# Page excerpt
=== Section Start ===
Emergency Psychiatry: Assessment of Geriatric Patients in the Psychiatric Emergency Service

Among patients who are seen in the psychiatric emergency department, geriatric patients—defined as patients aged 65 years and older—are statistically underrepresented (1,2). Geriatric persons account for only 5 to 6 percent of all psychiatric emergency service visitors—even though they account for about 12 percent of the population at large and represent the fastest growing segment of the population.
In addition to differences in demographic characteristics—such as the gender imbalance (more females than males) or the preponderance of patients with a fixed income—other special considerations exist for geriatric patients in the psychiatric emergency service. First is the high rate of comorbid medical and neurological problems, which can be chronic or acute (3). Behavioral disturbances can result from major medical problems, such as stroke, and from relatively minor problems, such as urinary tract infection. The increased risk of medical problems carries with it a risk of adverse drug reactions from the simultaneous use of multiple medications. The psychiatric consultant must be vigilant in screening for medical and neurological problems or be confident that the other physicians in the emergency department have already addressed them.
Geriatric patients are also at risk of pharmacological emergencies—medical emergencies that are related to psychiatric medications. Possible problems include agranulocytosis secondary to antipsychotics, hypotension or cardiac conduction disturbances that are caused by the use of antipsychotics or antidepressants, neuroleptic malignant syndrome, lithium toxicity, anticholinergic delirium, and acute dystonia (4).
=== Section End ===
# Aim of the task
Answer these questions from the passage on geriatric patients in the psychiatric emergency service:
(a) What share of all psychiatric emergency service visitors do geriatric persons account for?
(b) Which relatively minor medical problem is named as a possible cause of behavioral disturbances?
(c) What term is used for medical emergencies that are related to psychiatric medications?
The material that comes after this text is not needed.

# Data excerpt
=== Section Start ===
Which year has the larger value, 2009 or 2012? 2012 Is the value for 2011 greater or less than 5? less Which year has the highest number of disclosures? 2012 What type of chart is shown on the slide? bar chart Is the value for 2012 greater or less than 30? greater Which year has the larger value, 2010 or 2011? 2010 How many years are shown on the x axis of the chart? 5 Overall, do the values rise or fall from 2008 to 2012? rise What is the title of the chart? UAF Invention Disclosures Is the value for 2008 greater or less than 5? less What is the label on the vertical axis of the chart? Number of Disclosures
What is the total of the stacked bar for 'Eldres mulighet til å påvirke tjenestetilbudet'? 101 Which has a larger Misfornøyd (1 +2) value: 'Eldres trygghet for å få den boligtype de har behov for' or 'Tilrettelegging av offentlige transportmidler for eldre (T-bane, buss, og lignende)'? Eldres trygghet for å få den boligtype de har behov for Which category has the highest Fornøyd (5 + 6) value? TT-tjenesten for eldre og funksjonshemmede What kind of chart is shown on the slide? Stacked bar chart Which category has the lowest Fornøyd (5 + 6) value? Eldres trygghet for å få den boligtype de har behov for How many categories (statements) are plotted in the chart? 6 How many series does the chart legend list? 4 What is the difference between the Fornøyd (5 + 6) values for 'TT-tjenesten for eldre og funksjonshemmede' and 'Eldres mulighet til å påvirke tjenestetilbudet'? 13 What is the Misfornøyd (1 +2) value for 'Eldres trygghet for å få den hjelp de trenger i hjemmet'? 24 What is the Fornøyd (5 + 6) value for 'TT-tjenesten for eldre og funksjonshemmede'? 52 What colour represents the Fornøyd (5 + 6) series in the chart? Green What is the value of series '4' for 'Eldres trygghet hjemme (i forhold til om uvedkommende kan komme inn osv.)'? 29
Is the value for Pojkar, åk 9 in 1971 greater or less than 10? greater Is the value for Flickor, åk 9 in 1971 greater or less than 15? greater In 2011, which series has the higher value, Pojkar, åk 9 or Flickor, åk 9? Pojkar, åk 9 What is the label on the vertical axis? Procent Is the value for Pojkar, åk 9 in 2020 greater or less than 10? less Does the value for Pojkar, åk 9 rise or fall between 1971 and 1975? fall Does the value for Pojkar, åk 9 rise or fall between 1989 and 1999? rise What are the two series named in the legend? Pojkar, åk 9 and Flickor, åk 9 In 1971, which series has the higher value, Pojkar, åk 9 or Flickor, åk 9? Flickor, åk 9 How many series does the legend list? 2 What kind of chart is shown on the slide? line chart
=== Section End ===
# Solved problem
(a) 5 to 6 percent
(b) Urinary tract infection
(c) Pharmacological emergencies